BEGIN

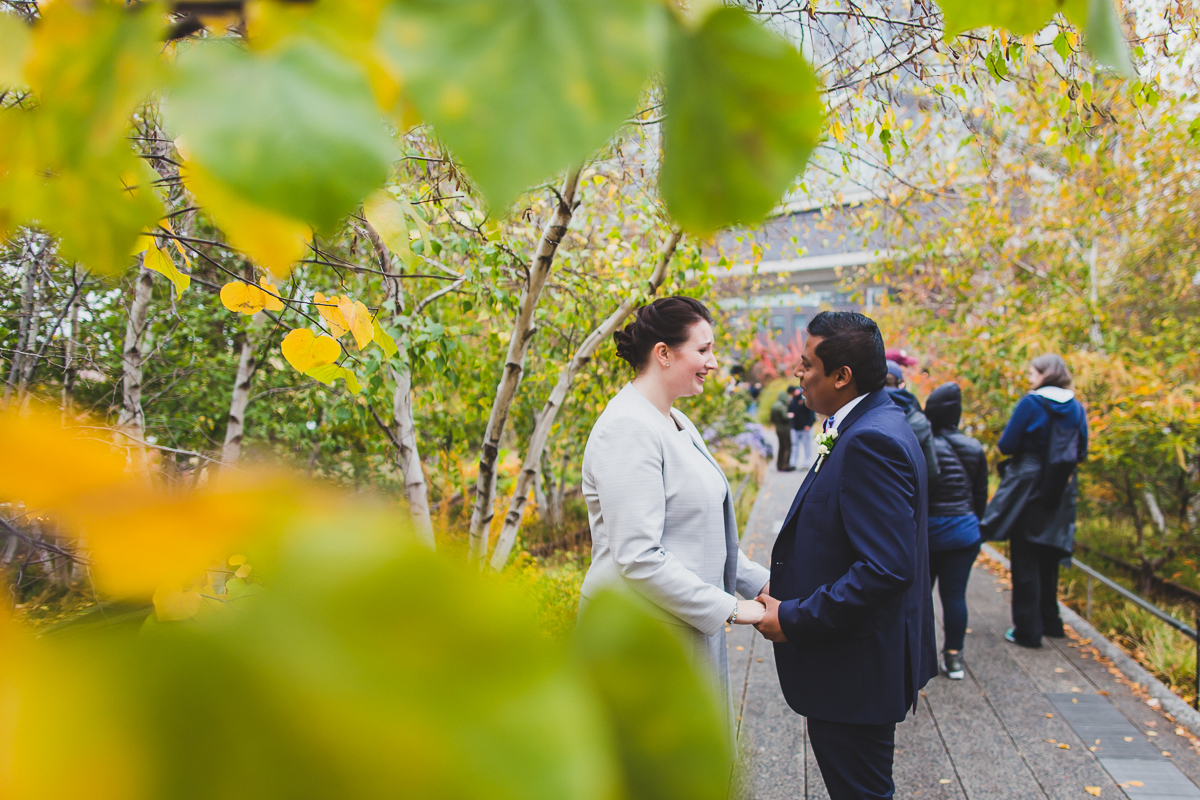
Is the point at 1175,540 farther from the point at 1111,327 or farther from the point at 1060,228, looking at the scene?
the point at 1060,228

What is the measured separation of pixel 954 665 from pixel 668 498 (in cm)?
339

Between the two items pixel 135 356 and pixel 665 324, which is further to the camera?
pixel 135 356

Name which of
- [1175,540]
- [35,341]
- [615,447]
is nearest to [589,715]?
[615,447]

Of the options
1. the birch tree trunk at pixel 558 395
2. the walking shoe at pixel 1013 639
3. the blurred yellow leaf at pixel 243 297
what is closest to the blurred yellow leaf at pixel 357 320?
the blurred yellow leaf at pixel 243 297

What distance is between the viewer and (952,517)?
13.4 feet

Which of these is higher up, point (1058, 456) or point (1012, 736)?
point (1058, 456)

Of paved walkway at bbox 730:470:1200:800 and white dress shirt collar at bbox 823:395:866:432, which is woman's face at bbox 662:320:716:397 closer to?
white dress shirt collar at bbox 823:395:866:432

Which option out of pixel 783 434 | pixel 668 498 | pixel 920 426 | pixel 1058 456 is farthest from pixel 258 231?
pixel 783 434

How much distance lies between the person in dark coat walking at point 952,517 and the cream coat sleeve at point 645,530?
8.57ft

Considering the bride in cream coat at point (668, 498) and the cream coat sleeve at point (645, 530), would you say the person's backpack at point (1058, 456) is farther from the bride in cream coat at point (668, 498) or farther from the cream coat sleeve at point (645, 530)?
the cream coat sleeve at point (645, 530)

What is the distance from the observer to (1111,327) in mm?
7145

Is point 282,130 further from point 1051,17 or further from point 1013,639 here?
point 1013,639

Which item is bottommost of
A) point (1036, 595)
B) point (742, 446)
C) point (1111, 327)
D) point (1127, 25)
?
point (1036, 595)

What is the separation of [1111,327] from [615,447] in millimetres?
7615
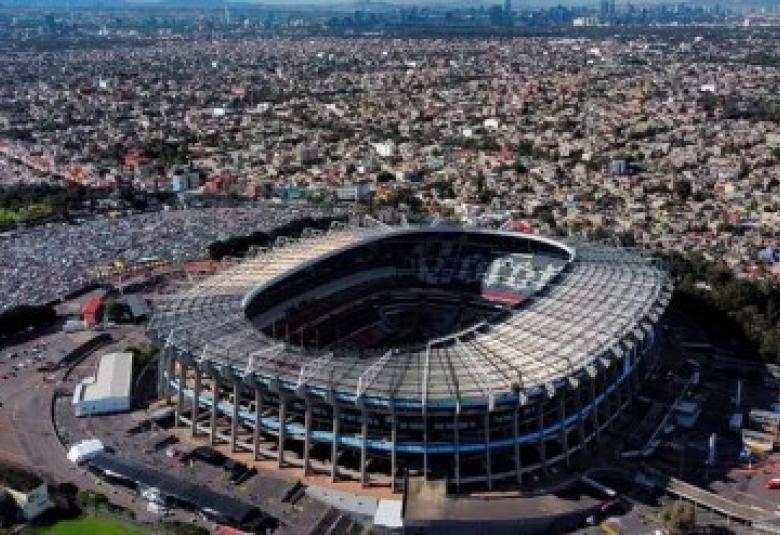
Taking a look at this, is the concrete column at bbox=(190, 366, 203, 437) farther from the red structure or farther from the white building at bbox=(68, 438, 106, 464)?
the red structure

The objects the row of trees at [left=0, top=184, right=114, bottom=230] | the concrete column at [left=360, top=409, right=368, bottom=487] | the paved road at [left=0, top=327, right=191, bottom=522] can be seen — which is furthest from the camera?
the row of trees at [left=0, top=184, right=114, bottom=230]

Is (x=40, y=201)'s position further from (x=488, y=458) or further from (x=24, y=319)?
(x=488, y=458)

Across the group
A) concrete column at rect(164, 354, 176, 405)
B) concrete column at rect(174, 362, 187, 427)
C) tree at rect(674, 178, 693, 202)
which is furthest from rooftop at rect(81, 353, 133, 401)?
tree at rect(674, 178, 693, 202)

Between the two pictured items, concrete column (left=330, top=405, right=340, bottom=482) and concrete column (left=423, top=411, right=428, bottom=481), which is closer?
concrete column (left=423, top=411, right=428, bottom=481)

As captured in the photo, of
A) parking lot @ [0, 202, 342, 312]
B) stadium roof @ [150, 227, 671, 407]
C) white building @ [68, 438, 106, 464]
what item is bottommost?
white building @ [68, 438, 106, 464]

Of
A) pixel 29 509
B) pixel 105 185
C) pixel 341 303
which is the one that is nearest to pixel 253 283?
pixel 341 303

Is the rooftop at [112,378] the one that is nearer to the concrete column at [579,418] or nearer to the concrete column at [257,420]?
the concrete column at [257,420]

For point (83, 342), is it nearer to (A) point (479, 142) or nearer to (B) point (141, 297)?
(B) point (141, 297)
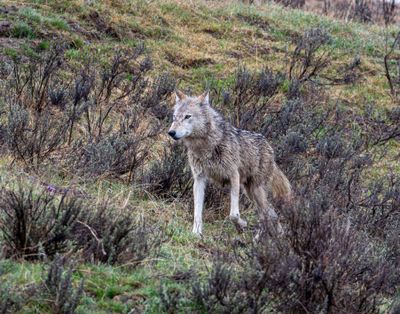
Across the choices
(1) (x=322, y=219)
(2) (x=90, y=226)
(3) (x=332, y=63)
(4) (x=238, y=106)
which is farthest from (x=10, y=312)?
(3) (x=332, y=63)

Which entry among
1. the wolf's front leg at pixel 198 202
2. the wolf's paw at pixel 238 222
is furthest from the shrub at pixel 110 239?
the wolf's paw at pixel 238 222

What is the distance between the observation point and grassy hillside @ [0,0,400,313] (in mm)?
5383

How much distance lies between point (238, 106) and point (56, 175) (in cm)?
392

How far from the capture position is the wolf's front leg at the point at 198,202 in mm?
7674

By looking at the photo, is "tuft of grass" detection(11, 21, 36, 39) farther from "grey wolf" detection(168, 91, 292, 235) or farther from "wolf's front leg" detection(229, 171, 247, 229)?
"wolf's front leg" detection(229, 171, 247, 229)

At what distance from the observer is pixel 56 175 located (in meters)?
7.98

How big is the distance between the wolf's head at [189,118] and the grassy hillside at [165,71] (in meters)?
0.79

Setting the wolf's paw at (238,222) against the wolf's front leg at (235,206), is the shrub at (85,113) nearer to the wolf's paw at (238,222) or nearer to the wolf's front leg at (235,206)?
the wolf's front leg at (235,206)

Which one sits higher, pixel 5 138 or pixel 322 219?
pixel 322 219

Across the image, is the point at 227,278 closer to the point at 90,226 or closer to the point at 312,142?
the point at 90,226

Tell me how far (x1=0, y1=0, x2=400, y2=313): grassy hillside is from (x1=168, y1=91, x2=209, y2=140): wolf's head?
793 millimetres

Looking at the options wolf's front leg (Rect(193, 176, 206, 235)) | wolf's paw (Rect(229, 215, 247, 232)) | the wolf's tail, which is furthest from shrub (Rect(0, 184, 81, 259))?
the wolf's tail

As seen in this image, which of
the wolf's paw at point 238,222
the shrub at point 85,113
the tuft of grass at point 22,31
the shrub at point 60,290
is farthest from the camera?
the tuft of grass at point 22,31

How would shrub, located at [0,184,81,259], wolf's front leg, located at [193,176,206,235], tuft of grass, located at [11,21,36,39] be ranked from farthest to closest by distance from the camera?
1. tuft of grass, located at [11,21,36,39]
2. wolf's front leg, located at [193,176,206,235]
3. shrub, located at [0,184,81,259]
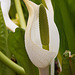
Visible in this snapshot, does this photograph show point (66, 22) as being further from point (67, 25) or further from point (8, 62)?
point (8, 62)

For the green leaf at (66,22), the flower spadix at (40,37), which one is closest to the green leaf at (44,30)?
the flower spadix at (40,37)

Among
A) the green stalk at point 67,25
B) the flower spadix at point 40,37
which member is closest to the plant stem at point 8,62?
the flower spadix at point 40,37

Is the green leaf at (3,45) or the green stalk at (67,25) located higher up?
the green leaf at (3,45)

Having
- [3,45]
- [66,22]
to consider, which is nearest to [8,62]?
[3,45]

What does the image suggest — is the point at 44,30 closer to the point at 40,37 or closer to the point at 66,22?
the point at 40,37

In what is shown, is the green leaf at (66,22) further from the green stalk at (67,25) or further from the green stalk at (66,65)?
the green stalk at (66,65)

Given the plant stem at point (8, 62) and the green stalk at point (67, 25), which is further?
the green stalk at point (67, 25)

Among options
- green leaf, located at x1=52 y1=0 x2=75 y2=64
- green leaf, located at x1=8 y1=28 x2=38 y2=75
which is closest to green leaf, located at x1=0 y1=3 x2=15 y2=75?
green leaf, located at x1=8 y1=28 x2=38 y2=75

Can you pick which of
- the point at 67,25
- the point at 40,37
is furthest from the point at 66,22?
the point at 40,37

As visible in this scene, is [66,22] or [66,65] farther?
[66,22]

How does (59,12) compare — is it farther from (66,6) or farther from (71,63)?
(71,63)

END

• [What is asked]
Convert the records into a Markdown table with the columns "Row" and "Line", beginning at the line that contains "Can you pick which of" and stopping after the last line of the records. Number each row, and leave out blank lines.

• [Full output]
| Row | Line |
|---|---|
| 1 | Can you pick which of |
| 2 | - the point at 67,25 |
| 3 | - the point at 40,37 |
| 4 | is furthest from the point at 66,22? |
| 5 | the point at 40,37 |
| 6 | As visible in this scene, is [66,22] or [66,65] farther? |
| 7 | [66,22] |
| 8 | How does (59,12) compare — is it farther from (66,6) or farther from (71,63)? |
| 9 | (71,63) |